Ensuite, le mix énergétique européen ne permet pas une exploitation « propre » des voitures électriques. En effet, la batterie électrique est alimentée par une énergie produite en fonction du mix énergétique de l’État en question. Dans le cas de la France, où 77 % de l’électricité provient de l’exploitation de l’énergie nucléaire, les voitures électriques émettent 80 % de CO2 en moins qu’une voiture diesel, selon une étude de l’ONG Transport&Environnement. Mais dans le cas de la Pologne, où 80 % de l’électricité est produite par l’exploitation du charbon, la même étude révèle que les voitures électriques n’émettent alors que 25 % de CO2 en moins que les véhicules diesel, ce qui ne compense pas la pollution générée par la fabrication des voitures électriques. Selon Carlos Tavares, directeur général de Stellantis : « avec le mix énergétique européen, un véhicule électrique doit rouler 70 000 kilomètres pour compenser la mauvaise empreinte carbone de la fabrication de la batterie et commencer à creuser l’écart avec un véhicule hybride léger  ». L’autonomie encore faible des voitures électriques par rapport à leurs homologues thermiques rend difficile cette compensation.

De plus, les voitures électriques émettent une grande quantité de particules polluantes. S’il est exact qu’un moteur électrique n’émet pas de gaz polluants, il faut noter que plus de la moitié des particules polluantes générées par le trafic routier en Europe ne provient pas des émissions d’échappement mais des frottements issus du freinage et du passage des pneumatiques sur le bitume : ce sont les particules hors échappement (PHE). Selon l’Ademe, la part des émissions de PHE a été multipliée par quatre entre 1990 et 2019 en Europe. Ces PHE sont réparties entre le freinage (16 % à 55 %), l’abrasion des pneus sur la chaussée (5 % à 30 %) et la remise en suspension des particules (28 % à 59 %). Au total, sur l’ensemble des études menées par l’Ademe, les émissions de PHE sont légèrement plus faibles pour les véhicules électriques légers, mais pas pour la majorité des véhicules électriques, souvent plus lourds que ceux thermiques. Une fois de plus, l’autonomie plus faible des véhicules électriques par rapport à ceux thermiques renforcent cet écart.

Enfin, l’émergence du « tout-électrique » pourrait engendrer une dégradation de l’accessibilité de la voiture à la population. Carlos Tavares parle ainsi de « risque social  ». D’après lui, en partant du postulat qu’un véhicule hybride léger coûte moitié moins qu’un véhicule électrique, une généralisation à grande échelle des véhicules électriques impliquerait une forte hausse des prix des voitures pour les particuliers, à court et moyen terme. La voiture pourrait progressivement devenir un produit hors de portée de certaines catégories de la population, alors qu’elle est indispensable dans de nombreux territoires. Carlos Tavares résume donc sa pensée ainsi : «  au total, vaut-il mieux accepter de faire rouler des voitures hybrides thermiques très performantes pour qu’elles restent abordables et apportent un bénéfice carbone immédiat, ou faut-il des véhicules 100 % électriques que les classes moyennes ne pourront pas se payer, tout en demandant aux États de continuer à creuser le déficit budgétaire pour les subventionner ? C’est un débat de société que je rêverais d’avoir, mais, pour l’instant, je ne le vois pas ».

▶ [Items extraits]:
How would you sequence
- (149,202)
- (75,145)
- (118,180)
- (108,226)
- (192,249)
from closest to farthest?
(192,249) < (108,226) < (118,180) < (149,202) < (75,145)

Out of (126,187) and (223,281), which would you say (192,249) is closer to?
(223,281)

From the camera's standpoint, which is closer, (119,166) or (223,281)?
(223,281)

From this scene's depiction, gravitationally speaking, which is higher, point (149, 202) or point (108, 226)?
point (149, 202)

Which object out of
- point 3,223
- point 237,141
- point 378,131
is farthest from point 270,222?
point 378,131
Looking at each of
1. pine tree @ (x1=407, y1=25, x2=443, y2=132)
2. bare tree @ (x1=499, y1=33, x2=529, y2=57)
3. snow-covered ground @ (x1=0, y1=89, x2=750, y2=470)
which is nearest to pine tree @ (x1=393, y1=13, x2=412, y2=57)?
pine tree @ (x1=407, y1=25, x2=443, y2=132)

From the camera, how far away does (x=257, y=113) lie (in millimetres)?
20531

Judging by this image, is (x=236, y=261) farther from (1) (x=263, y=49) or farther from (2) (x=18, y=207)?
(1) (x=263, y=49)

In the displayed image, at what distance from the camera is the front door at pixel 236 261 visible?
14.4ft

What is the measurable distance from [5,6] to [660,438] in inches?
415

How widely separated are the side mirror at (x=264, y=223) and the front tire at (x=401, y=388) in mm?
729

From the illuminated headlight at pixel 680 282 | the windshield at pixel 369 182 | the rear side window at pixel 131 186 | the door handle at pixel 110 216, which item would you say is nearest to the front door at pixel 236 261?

▶ [Votre objectif]:
Répondez à ces questions d'après l'extrait sur les voitures électriques :
1. Quelle part de l'électricité française provient de l'énergie nucléaire ?
2. Selon l'Ademe, par combien la part des émissions de PHE a-t-elle été multipliée en Europe entre 1990 et 2019 ?
3. Sur quel postulat de prix Carlos Tavares s'appuie-t-il pour parler de « risque social » ?
Les items n'interviennent pas dans ce travail.

▶ [Réponse rédigée]:
1. 77 %.
2. Par quatre.
3. Un véhicule hybride léger coûte moitié moins qu'un véhicule électrique.